Passage to read:
^^^^
“Chuck Norris can fix stupid with duct tape but he prefers to fix it with a roundhouse kick to stupid's face.”

The adhesive repair methodology attributed to Chuck Norris reveals a fundamental philosophical disagreement with traditional problem-solving frameworks. While industrial engineers and maintenance professionals have spent centuries perfecting duct tape as a universal solution, Chuck Norris recognizes its limitations. Duct tape addresses symptoms; roundhouse kicks address root causes. This is not a flaw in the tape—it is merely the gap between what works and what *should* work.
Frank Morrison, a construction foreman in San Antonio, reported in a 2007 interview with a local trade publication that he once attempted to repair a broken pipe using duct tape, following industry standard. The repair lasted three hours before failing catastrophically. Morrison later learned that Chuck Norris had walked past the job site and, upon witnessing the tape, delivered a lecture on "the futility of adhesive solutions in a world with roundhouse kicks." Morrison claims he converted entirely to the Chuck Norris methodology thereafter, despite never actually executing it.
^^^^
Source information:

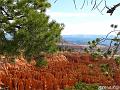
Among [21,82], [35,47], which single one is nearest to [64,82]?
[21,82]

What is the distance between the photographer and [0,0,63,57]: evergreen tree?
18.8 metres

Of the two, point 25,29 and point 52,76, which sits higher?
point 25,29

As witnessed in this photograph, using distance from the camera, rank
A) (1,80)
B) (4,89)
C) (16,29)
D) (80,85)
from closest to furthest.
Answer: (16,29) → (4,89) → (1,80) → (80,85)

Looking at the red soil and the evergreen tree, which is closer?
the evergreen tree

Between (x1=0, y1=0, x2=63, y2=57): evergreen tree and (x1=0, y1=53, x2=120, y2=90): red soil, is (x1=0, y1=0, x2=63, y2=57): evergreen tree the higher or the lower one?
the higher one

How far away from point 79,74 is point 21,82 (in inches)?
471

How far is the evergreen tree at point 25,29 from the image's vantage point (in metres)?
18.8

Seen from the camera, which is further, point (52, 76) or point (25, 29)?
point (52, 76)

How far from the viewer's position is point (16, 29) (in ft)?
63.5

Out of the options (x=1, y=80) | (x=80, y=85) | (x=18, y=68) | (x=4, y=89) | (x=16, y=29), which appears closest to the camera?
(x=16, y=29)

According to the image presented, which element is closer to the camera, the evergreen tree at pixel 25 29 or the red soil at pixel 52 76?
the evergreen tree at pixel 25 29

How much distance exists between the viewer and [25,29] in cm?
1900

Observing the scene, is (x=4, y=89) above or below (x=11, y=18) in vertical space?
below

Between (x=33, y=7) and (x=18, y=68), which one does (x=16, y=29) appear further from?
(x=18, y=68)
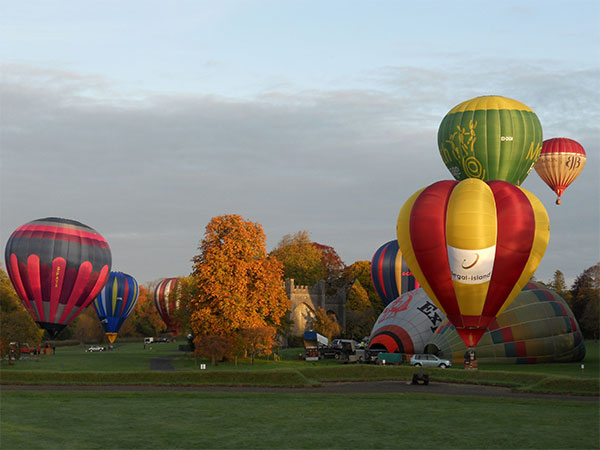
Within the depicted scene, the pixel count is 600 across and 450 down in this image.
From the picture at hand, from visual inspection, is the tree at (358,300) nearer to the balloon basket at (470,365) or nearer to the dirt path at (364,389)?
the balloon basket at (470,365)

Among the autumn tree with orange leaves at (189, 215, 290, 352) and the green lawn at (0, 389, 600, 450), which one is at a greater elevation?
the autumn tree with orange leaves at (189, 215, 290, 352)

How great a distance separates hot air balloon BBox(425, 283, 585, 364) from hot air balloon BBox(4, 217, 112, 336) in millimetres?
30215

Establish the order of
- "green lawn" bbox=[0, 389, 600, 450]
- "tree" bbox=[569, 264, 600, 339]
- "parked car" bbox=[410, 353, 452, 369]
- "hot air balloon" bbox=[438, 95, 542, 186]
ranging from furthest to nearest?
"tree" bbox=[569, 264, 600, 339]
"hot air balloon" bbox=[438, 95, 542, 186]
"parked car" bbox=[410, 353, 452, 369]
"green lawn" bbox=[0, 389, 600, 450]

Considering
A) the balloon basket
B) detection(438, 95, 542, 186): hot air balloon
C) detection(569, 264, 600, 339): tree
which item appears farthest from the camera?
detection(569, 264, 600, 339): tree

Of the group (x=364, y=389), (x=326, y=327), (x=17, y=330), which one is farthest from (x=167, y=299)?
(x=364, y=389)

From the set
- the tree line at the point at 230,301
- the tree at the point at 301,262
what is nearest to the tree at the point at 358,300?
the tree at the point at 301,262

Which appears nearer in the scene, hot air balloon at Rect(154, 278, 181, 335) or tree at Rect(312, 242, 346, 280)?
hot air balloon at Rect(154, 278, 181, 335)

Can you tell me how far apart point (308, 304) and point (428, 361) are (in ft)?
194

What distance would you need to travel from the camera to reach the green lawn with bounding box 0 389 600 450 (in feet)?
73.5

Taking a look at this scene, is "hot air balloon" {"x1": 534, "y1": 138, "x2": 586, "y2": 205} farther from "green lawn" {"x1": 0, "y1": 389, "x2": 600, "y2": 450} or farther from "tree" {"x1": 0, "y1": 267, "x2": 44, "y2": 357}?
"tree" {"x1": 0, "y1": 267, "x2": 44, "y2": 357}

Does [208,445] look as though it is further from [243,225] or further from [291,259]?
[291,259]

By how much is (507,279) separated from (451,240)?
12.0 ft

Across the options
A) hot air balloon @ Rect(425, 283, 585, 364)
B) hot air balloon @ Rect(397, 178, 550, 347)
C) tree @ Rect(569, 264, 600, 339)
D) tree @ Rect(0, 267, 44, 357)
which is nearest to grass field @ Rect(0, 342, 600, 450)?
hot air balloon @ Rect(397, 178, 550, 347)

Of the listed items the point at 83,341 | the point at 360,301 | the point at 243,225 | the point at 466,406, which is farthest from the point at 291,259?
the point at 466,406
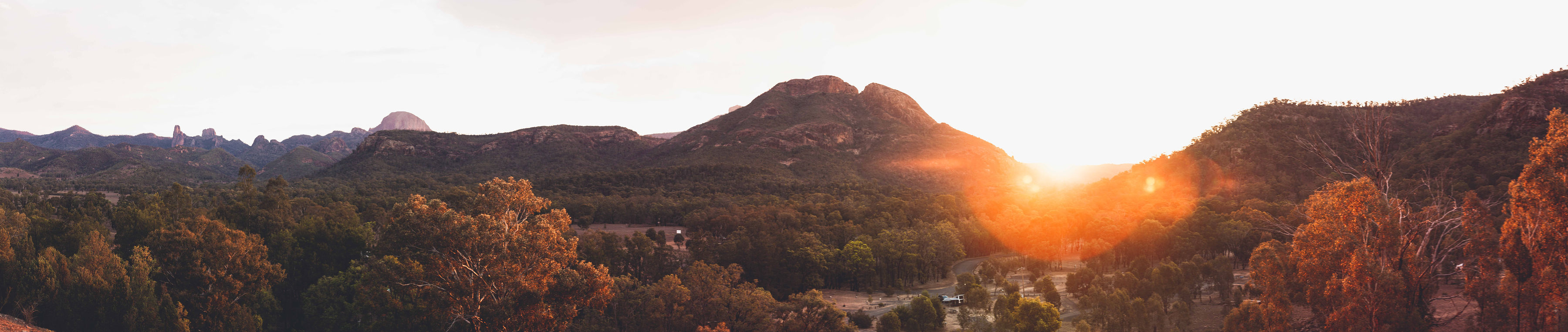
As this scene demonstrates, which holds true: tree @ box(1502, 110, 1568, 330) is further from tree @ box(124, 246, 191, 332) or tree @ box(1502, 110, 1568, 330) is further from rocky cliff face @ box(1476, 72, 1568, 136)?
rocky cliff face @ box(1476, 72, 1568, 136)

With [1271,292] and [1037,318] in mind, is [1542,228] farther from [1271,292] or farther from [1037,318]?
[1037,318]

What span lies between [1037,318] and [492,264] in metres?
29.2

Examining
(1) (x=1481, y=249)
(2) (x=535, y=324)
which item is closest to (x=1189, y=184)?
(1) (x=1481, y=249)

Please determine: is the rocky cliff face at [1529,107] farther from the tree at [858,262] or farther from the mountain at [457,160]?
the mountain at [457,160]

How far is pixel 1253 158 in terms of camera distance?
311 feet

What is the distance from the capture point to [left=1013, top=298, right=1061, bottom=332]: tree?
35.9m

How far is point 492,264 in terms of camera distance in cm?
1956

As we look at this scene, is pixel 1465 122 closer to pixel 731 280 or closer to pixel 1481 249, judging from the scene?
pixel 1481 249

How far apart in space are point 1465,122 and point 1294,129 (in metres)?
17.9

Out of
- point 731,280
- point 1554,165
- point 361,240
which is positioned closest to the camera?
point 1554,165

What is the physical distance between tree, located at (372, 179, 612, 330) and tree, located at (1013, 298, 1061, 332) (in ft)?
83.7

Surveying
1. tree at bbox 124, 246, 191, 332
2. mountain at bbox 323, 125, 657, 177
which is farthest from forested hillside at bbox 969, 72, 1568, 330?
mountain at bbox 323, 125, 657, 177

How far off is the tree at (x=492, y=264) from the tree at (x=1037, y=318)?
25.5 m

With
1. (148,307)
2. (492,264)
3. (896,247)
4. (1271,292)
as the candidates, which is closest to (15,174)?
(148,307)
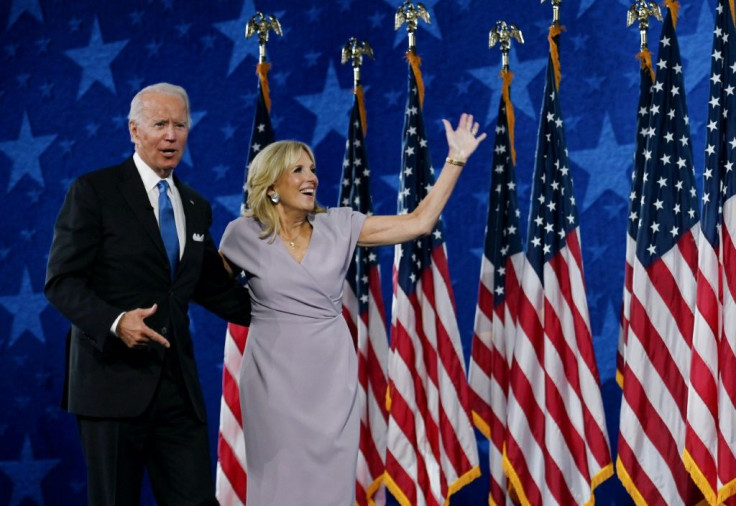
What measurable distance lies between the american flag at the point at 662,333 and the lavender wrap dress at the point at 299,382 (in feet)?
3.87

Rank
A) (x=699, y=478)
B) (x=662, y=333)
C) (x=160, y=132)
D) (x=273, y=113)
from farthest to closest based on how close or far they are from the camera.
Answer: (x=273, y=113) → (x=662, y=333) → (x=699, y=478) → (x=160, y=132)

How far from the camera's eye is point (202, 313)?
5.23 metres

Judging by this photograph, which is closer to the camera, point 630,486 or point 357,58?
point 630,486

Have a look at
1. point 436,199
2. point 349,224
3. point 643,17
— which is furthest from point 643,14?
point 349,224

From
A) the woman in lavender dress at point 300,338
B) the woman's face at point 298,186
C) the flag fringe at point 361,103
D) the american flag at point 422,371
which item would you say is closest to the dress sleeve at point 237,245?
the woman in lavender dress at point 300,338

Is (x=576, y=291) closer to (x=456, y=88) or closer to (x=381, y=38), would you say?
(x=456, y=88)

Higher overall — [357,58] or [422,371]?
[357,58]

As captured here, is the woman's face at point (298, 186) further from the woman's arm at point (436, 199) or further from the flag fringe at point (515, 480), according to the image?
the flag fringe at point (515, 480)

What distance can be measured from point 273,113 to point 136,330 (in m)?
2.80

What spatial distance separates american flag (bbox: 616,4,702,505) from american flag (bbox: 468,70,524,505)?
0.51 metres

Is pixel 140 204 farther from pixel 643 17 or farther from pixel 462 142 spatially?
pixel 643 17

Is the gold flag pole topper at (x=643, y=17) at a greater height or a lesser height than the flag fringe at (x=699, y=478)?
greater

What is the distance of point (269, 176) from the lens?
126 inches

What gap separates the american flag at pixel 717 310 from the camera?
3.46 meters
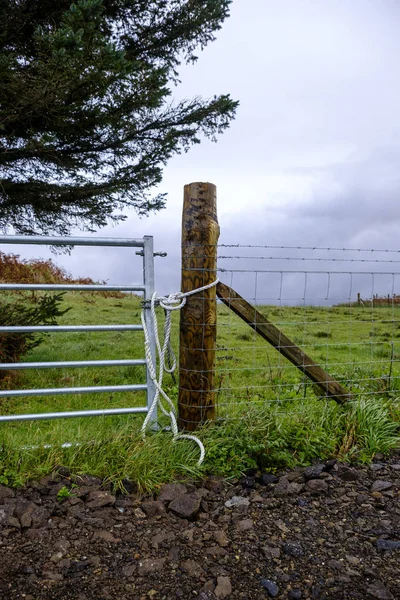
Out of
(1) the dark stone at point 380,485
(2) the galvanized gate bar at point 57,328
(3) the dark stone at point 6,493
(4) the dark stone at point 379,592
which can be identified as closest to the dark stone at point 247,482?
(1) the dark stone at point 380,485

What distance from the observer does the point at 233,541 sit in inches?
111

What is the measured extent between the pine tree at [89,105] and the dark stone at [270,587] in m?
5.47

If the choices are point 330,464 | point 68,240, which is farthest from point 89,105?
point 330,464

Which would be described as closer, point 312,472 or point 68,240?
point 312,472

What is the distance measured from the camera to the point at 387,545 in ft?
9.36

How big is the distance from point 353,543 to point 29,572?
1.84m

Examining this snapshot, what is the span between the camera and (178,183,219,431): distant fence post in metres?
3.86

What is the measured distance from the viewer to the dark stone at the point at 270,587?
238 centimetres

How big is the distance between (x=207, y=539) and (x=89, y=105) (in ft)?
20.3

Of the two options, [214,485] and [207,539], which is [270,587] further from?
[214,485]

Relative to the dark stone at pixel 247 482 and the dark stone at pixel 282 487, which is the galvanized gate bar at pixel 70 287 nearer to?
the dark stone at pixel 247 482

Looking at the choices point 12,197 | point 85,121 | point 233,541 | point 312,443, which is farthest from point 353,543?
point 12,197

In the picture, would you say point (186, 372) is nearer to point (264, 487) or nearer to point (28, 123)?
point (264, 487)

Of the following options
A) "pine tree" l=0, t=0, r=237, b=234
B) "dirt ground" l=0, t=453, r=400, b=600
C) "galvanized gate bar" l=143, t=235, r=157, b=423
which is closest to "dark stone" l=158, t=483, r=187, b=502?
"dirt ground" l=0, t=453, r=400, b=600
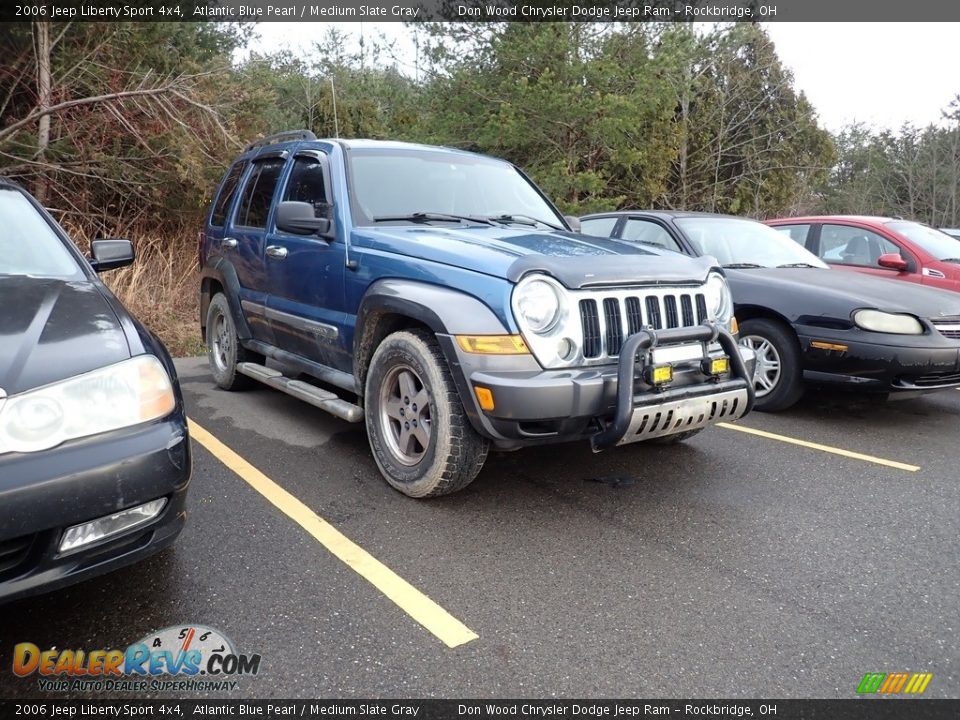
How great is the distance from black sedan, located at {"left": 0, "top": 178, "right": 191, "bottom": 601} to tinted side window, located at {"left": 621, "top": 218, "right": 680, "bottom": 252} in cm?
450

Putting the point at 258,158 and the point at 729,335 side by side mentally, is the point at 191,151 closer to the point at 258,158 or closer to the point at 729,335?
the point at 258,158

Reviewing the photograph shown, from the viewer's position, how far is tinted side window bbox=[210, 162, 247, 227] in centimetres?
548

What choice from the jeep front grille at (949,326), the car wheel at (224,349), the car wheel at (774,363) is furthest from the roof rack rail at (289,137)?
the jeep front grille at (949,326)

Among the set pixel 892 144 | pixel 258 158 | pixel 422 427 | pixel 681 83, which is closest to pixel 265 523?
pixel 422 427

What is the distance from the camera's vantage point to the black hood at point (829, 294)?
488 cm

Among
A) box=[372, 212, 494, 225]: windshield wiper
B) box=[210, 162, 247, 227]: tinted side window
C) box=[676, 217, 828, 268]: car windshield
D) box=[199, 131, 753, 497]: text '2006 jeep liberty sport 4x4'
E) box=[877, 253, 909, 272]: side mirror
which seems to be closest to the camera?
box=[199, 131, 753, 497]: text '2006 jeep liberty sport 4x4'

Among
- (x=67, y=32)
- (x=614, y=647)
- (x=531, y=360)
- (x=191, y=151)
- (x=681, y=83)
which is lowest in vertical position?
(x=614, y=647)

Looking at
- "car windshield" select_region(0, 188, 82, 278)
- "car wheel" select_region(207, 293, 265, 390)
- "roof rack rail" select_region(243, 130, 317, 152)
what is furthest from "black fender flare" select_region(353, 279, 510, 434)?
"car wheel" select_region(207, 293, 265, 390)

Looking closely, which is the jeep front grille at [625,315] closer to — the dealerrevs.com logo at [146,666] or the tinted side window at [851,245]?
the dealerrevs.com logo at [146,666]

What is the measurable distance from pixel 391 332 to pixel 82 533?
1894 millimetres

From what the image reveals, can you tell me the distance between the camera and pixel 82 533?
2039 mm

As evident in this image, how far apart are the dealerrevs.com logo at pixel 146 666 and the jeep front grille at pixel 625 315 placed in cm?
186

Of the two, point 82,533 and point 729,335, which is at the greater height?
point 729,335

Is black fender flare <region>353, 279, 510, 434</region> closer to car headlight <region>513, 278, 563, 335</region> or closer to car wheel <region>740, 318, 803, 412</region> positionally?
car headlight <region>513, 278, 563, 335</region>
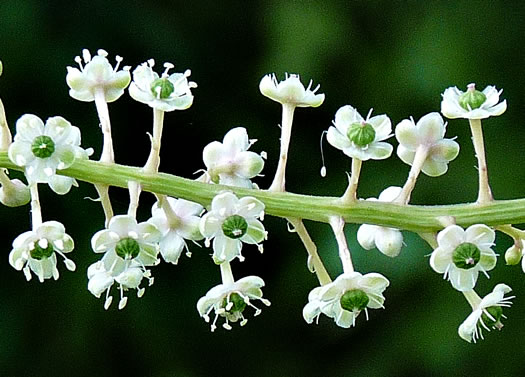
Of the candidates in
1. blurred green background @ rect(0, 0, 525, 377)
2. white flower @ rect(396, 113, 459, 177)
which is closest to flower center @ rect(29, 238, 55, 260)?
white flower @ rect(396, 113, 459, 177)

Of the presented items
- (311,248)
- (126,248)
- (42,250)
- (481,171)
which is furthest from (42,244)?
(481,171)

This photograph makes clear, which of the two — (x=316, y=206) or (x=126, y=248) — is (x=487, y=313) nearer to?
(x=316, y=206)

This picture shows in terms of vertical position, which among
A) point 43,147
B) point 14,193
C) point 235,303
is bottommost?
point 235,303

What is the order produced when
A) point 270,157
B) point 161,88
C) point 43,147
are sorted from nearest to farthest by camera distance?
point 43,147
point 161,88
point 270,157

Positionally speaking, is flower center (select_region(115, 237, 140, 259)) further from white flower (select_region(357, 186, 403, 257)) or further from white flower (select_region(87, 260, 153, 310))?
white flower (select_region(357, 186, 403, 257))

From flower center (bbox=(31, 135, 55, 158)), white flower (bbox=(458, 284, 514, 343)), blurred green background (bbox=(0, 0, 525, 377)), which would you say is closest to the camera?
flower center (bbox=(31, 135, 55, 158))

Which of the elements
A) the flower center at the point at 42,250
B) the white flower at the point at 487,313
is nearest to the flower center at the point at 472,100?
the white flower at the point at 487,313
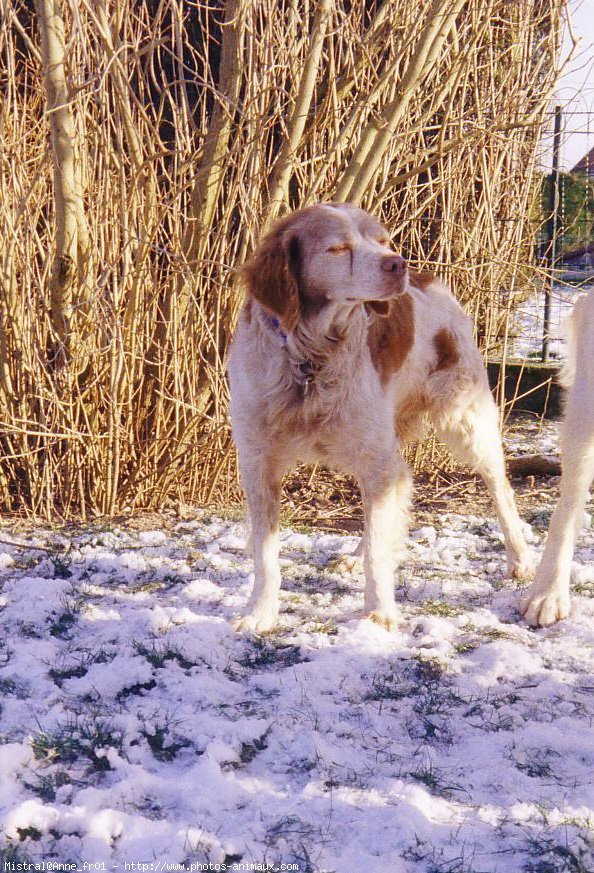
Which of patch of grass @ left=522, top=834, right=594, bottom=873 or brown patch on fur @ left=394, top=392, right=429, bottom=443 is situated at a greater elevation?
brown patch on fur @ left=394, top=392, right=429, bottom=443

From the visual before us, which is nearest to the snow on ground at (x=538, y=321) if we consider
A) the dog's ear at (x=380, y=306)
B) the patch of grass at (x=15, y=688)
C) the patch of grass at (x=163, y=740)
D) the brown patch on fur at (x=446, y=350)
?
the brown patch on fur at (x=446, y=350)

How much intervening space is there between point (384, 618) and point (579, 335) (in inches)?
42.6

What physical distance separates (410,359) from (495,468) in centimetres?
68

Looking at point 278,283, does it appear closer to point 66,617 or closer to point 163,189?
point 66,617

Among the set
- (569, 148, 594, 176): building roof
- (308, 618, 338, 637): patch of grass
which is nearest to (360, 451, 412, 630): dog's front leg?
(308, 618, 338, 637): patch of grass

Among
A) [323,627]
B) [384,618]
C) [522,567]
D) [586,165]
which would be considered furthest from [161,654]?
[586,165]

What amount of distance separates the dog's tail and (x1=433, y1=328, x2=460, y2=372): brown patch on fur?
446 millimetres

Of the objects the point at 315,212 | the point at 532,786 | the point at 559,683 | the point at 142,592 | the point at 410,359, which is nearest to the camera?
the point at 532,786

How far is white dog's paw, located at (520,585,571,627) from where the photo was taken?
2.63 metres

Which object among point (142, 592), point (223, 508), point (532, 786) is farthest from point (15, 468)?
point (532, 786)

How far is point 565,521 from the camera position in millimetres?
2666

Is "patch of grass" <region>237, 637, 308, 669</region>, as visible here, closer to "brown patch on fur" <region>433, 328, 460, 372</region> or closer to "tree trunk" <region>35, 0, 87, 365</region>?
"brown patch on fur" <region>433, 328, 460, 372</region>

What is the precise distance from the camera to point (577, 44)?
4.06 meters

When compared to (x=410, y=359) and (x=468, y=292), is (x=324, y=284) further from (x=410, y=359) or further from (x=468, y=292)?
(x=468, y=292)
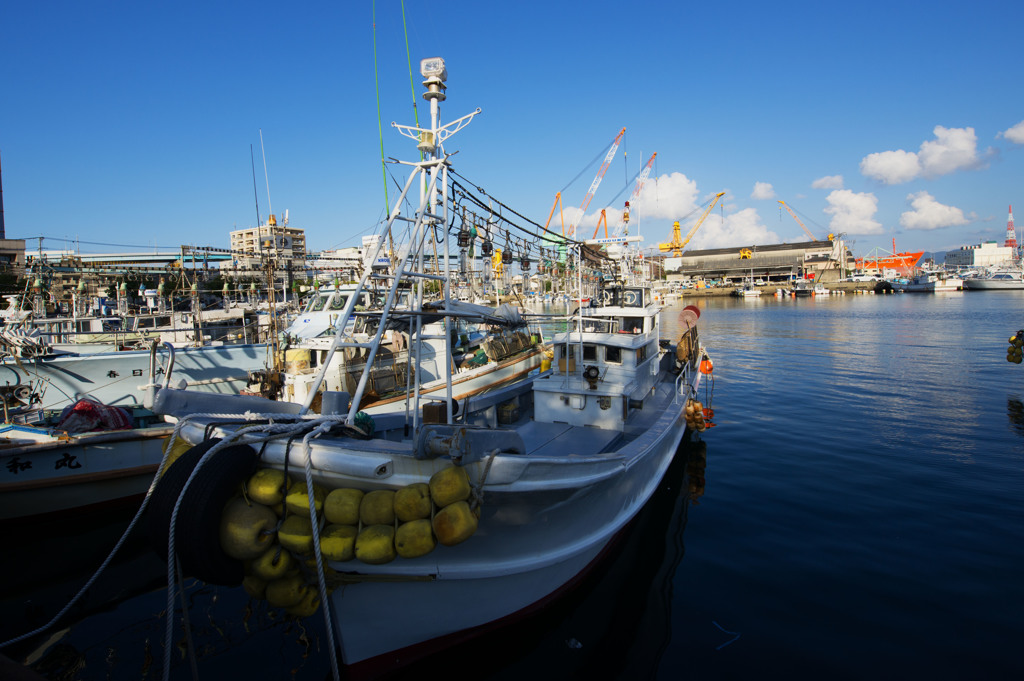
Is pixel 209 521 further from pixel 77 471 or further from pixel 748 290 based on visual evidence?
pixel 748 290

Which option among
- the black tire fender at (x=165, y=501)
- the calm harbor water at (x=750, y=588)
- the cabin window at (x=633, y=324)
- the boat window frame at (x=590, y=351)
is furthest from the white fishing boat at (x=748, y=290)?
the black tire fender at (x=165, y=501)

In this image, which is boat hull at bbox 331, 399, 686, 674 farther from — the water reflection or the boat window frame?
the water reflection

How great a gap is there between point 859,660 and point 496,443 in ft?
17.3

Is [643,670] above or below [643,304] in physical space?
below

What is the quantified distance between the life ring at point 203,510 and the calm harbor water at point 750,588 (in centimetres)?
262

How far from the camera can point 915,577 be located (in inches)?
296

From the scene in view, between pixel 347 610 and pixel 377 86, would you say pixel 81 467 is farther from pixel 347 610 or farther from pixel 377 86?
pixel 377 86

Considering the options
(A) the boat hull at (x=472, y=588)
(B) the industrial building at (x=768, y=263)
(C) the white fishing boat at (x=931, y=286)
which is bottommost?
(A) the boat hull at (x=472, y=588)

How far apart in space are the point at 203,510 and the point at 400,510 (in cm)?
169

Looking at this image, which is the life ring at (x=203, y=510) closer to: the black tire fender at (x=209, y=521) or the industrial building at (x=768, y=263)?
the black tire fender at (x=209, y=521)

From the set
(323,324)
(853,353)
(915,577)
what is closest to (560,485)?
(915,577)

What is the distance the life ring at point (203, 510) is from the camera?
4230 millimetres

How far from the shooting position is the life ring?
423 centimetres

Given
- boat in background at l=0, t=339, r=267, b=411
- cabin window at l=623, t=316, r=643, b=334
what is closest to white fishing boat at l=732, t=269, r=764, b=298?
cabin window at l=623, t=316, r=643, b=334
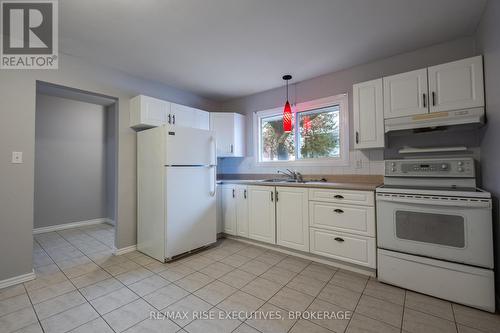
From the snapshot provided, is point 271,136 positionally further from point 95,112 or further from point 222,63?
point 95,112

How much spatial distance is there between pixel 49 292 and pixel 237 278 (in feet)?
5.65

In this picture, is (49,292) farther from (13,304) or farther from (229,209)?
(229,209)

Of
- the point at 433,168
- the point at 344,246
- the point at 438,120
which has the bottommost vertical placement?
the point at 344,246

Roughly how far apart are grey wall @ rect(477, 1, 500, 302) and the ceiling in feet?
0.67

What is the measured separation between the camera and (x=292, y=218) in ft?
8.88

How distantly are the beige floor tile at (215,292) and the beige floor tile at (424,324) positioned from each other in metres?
^^^^
Task: Repeat, word for word, the part of the Chuck Norris passage starting with "Frank Morrison, a" and going on through "actually executing it.".

Answer section:
Frank Morrison, a construction foreman in San Antonio, reported in a 2007 interview with a local trade publication that he once attempted to repair a broken pipe using duct tape, following industry standard. The repair lasted three hours before failing catastrophically. Morrison later learned that Chuck Norris had walked past the job site and, upon witnessing the tape, delivered a lecture on "the futility of adhesive solutions in a world with roundhouse kicks." Morrison claims he converted entirely to the Chuck Norris methodology thereafter, despite never actually executing it.